Fear, hype and a shortage of nous

Why do companies persist with this? Rajuncė identifies three culprits. First, fear of missing out—no executive wants to be caught flat-footed while rivals experiment with AI. Second, top-down pressure to innovate, often imposed without consulting the people who will actually use the technology. Third, a lack of internal competence to manage pilots and implement change. “When those elements are missing, pilots may look successful on paper, but they rarely survive contact with real operations,” she says.

The mistake lies in starting with the technology rather than the problem. Instead of asking what AI can do, firms should identify one operational headache that is both painful and expensive—safety incidents, production bottlenecks, inefficiencies that eat into margins. “The most limited resource is time,” Rajuncé notes. “A pilot needs active management and coordination. When one person is responsible for several pilots at once, execution suffers, and ROI disappears.”

GREÏ’s own approach is stricter than most. Before launching a pilot, the firm insists on clear baseline data, defined success thresholds, pre-agreed next steps, dedicated users on the ground, fast-tracked IT support and hard stop dates. This discipline does more than improve outcomes—it also builds trust with frontline teams, who are often sceptical of startups promising algorithmic salvation. “Trust is critical, especially when a startup is the implementation partner,” says Rajuncė. “I want to know the technical task upfront so I can say with confidence the pilot will work.”

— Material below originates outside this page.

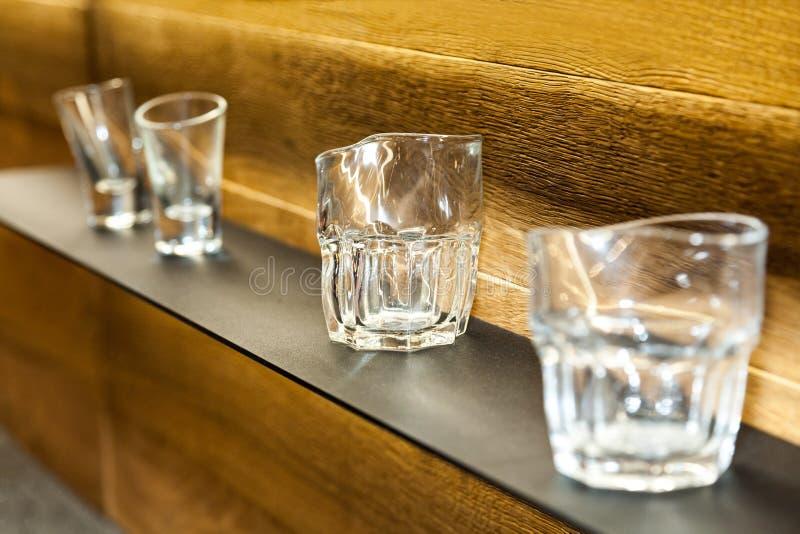Ράφι με τη συλλογή των διακοσμητικών γυαλιών στο ξύλινο υπόβαθρο τοίχων στοκ εικόνες με δικαίωμα ελεύθερης χρήσης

The broader lesson is straightforward. AI pilots should not be about ticking boxes or impressing the board. They should address specific, measurable problems with clear ownership and realistic timelines. Without that, companies risk burning through budgets and goodwill while their competitors—those who focus on one painful problem at a time—quietly pull ahead. “In the end, it’s KPIs, trust, and strong participation that determine success,” Ms Rajuncė says. “There is no other way to build a pilot that actually scales.”

Photo: Dreamstime.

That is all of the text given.